I have a hash, whose values are an array of size 1:

hash = {:start => [1]}

I want to unpack the arrays as in:

hash.each_pair{ |key, value| hash[key] = value[0] } # => {:start=>1}

and I thought the *-operator as in the following would work, but it does not give the expected result:

hash.each_pair{ |key, value| hash[key] = *value } # => {:start=>[1]}

Why does *value return [1] and not 1?

Answer 1

Because the []= method applied to hash takes only one argument in addition to the key (which is put inside the [] part), and a splatted/expanded array, which is in general a sequence of values (which coincidentally happens to be a single element in this particular case) cannot be directly accepted as the argument as is splatted. So it is accepted by the argument of []= as an array after all.

In other words, an argument (of the []= method) must be an object, but splatted elements (such as :foo, :bar, :baz) are not an object. The only way to interpret them as an object is to put them back into an array (such as [:foo, :bar, :baz]).

Using the splat operator, you can do it like this:

hash.each_pair{|key, value| hash.[]= key, *value}

Answer 2

sawa and Ninigi already pointed out why the assignment doesn't work as expected. Here's my attempt.

Ruby's assignment features work regardless of whether you're assigning to a variable, a constant or by implicitly invoking an assignment method like Hash#[]= with the assignment operator. For the sake of simplicity, I'm using a variable in the following examples.

Using the splat operator in an assignment does unpack the array, i.e.

a = *[1, 2, 3]

is evaluated as:

a = 1, 2, 3

But Ruby also allows you to implicitly create arrays during assignment by listing multiple values.
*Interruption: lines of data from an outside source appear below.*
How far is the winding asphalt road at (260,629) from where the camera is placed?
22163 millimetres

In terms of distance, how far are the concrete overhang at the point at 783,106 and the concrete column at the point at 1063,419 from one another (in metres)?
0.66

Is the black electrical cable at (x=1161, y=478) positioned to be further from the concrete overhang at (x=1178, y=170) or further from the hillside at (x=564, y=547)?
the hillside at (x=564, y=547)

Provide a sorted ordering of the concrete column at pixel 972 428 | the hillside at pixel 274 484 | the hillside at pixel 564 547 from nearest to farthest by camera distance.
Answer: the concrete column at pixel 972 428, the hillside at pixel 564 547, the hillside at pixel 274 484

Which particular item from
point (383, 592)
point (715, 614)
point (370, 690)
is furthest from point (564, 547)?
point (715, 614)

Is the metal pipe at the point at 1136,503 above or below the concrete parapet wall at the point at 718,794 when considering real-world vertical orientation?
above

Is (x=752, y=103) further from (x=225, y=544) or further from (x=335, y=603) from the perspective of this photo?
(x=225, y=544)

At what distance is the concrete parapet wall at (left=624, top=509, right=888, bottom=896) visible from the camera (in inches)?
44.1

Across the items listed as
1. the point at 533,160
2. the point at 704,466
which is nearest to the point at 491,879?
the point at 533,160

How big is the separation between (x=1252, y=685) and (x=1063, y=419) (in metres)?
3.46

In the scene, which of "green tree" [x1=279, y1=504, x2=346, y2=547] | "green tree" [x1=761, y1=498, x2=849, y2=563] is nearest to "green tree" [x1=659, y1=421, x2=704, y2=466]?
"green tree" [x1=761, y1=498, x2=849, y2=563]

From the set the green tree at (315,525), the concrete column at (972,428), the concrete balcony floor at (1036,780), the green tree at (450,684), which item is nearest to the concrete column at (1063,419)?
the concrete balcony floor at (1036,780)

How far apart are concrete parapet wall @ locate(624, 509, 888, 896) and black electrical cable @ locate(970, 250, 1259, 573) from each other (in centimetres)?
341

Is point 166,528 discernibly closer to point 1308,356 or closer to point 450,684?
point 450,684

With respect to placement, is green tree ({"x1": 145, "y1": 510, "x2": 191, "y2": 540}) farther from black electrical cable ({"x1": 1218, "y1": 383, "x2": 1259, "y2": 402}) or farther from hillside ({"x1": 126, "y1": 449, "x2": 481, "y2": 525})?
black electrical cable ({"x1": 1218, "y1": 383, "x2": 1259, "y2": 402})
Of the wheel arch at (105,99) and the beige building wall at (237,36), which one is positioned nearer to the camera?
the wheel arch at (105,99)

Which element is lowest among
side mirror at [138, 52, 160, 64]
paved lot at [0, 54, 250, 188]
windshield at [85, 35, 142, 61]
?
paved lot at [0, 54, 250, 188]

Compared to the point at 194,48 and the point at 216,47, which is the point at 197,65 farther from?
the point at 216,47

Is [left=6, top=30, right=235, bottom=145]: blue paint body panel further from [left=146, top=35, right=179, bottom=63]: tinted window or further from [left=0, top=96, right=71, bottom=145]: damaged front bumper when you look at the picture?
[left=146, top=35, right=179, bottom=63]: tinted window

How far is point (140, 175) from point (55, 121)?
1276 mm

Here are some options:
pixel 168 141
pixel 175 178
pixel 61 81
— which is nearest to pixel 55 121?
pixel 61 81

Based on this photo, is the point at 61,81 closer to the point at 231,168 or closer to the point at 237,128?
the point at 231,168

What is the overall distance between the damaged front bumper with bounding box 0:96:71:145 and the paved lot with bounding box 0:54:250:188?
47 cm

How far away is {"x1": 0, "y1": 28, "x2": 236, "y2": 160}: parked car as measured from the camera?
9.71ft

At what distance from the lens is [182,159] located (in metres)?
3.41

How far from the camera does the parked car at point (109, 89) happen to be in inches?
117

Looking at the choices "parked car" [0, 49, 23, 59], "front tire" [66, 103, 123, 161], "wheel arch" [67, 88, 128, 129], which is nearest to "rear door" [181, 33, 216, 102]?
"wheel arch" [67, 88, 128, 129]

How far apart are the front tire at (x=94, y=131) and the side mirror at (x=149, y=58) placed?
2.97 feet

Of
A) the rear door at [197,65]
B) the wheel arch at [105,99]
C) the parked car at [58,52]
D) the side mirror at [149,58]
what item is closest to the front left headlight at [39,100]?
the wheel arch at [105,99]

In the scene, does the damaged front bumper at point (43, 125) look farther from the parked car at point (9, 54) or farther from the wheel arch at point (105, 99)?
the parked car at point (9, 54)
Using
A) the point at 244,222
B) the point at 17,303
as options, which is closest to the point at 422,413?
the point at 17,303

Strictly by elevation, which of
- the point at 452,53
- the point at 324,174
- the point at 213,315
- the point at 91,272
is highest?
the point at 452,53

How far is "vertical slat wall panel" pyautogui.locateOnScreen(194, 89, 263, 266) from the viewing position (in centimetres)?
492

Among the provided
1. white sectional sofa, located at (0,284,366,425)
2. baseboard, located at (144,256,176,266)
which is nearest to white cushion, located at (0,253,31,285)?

Therefore, the above is in turn equivalent to:

a = [1, 2, 3]

That's why *[1] results in [1] - it's unpacked, just to be converted back to an array.

Elements can be assigned separately using multiple assignment:

a, b = [1, 2, 3]
a #=> 1
b #=> 2

or just:

a, = [1, 2, 3]
a #=> 1

You could use this in your code (note the comma after hash[key]):

hash = {:start => [1]}
hash.each_pair { |key, values| hash[key], = values }
#=> {:start=>1}

But there's another and more elegant way: you can unpack the array by putting parentheses around the array argument:

hash = {:start => [1]}
hash.each_pair { |key, (value)| hash[key] = value }
#=> {:start=>1}

The parentheses will decompose the array, assigning the first array element to value.

Answer 3

Because Ruby is acting unexpectedly smart here.

True, the splash operator will "fold" and "unfold" an array, but the catch in your code is what you do with that fanned value.

Take this code into account:

array = ['a', 'b']
some_var = *array
array # => ['a', 'b']

As you can see the splat operator seemingly does nothing to your array, while this:

some_var, some_other_var = *array
some_var # => "a"
somet_other_var # => "b"

Will do what you'd expect it does.

It seems ruby just "figures" if you splat an array into a single variable, that you want the array, not the values.

EDIT: As sawa pointed out in the comments, hash[key] = is not identical to variable =. []= is an instance Method of Hash, with it's own C-Code under the hood, which COULD (in theory) lead to different behaviour in some instances. I don't know of any example, but that does not mean there is none. But for the sake of simplicity, we can asume that the regular variable assignment behaves exactly identical to hash[key] =.